Dan sighed. “You have a point, but emotionally—”
“Emotionally?” Her eyes snapped fire. “That’s semantics, Danny! I told you everything about my past, my hang-ups, my feelings, my hopes for the future. I was an open book with you. But you—” she looked around as if searching for the word “—weren’t.”
“The last I had seen Lana, she’d told me she had taken a pregnancy test, and she was done with me,” he said. “She never even told me when he was born. She told me about six months later, and she reiterated that she didn’t want me in the picture. It didn’t exactly feel real.” It was a stupid thing to say to a pregnant woman, and he knew it. “I was wrong, okay?”
“Yes, you were.” She nodded. “But you know what hurts the most? You didn’t trust me enough to tell me. You were a dad. There was a little person out there with your DNA. You had to feel something.”

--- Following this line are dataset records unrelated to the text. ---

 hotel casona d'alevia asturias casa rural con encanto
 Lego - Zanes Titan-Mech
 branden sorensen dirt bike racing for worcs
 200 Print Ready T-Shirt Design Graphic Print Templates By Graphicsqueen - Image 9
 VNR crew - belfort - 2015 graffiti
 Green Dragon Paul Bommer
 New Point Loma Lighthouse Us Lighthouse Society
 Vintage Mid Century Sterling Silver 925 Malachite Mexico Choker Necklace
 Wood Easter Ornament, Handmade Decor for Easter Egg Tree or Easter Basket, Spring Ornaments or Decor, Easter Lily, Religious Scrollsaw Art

“Of course I felt something!” Dan erupted. “And a whole lot of what I felt was shame!”
Beth didn’t answer, but the fire in her eyes dwindled, and she dropped her gaze.

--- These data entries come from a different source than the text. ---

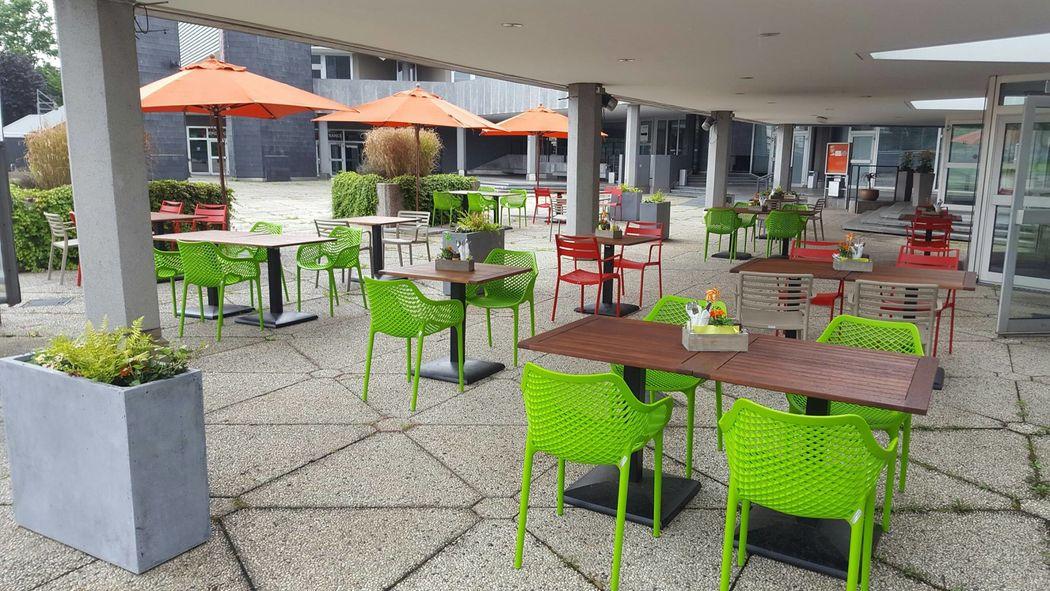 Restaurant mattea
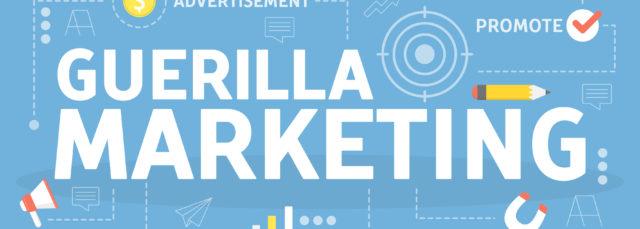 Guerilla-Marketingkonzept. Unternehmensförderung und -werbung. Alternative Taktiken zur Verbreitung von Informationen. Flache Vektor-Illustration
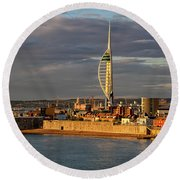 Portsmouth Harbour England  Round Beach Towel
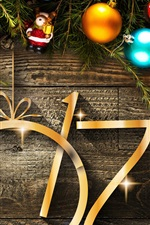 Preview iPhone wallpaper 2017 New Year and Christmas, decorations, toys, balls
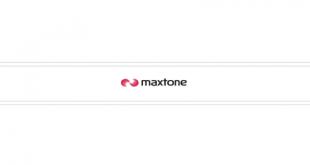 Maxtone İşitme Merkezleri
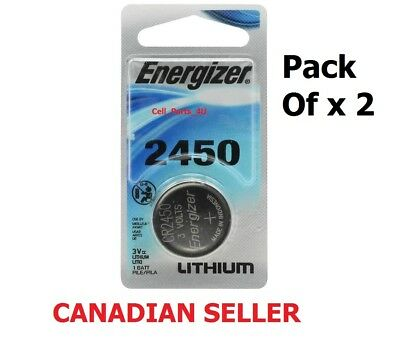 LOT x 2 New Energizer 2450 Watch Lithium 3 volt Battery, equivilate CR2450 3V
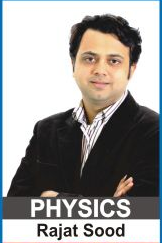 click here for Rajat's profile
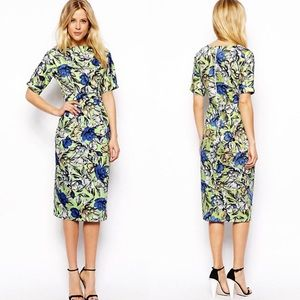 NWT Asos Midi Wiggle dress || sz 0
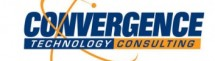 Convergence Technology Consulting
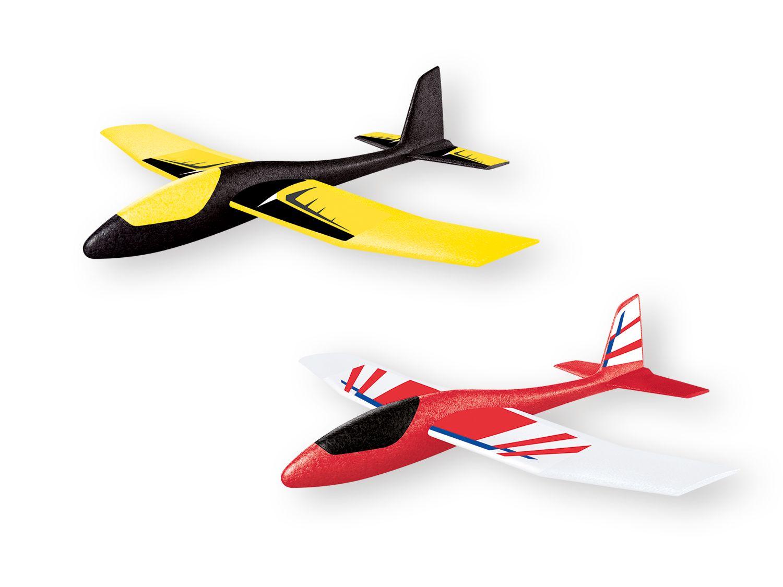 025253c0ba Avión planeador 1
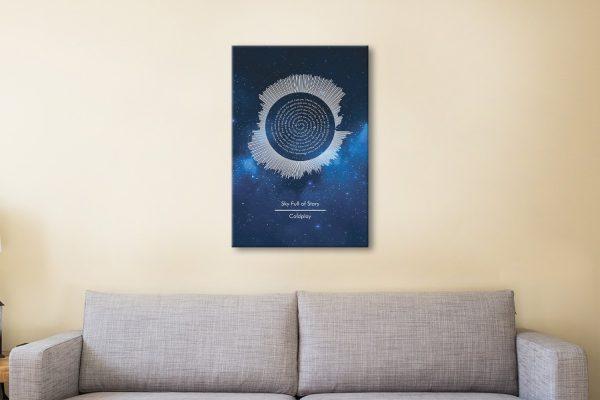 Ready to Hang Coldplay Lyrics Wall Art AU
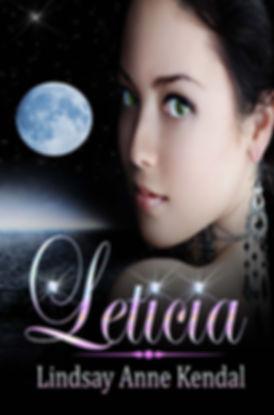 Leticia Lindsay Anne Kendal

“I walked away from my child, Beth.” His voice wavered. “I hated myself for that. Forgive me for not wanting you to hate me, too.”
They stared at each other for a couple of beats. These were old hurts, ones he’d thought he’d dealt with, but standing here with Beth, it all felt raw. She’d wanted him to share his feelings—but she came from a rather privileged position. She came from a well-respected family who struggled with their own issues, granted, but would she have understood what his life had been like in Vancouver? How empty he felt? How stupid he felt for getting involved with a woman he knew he had no future with?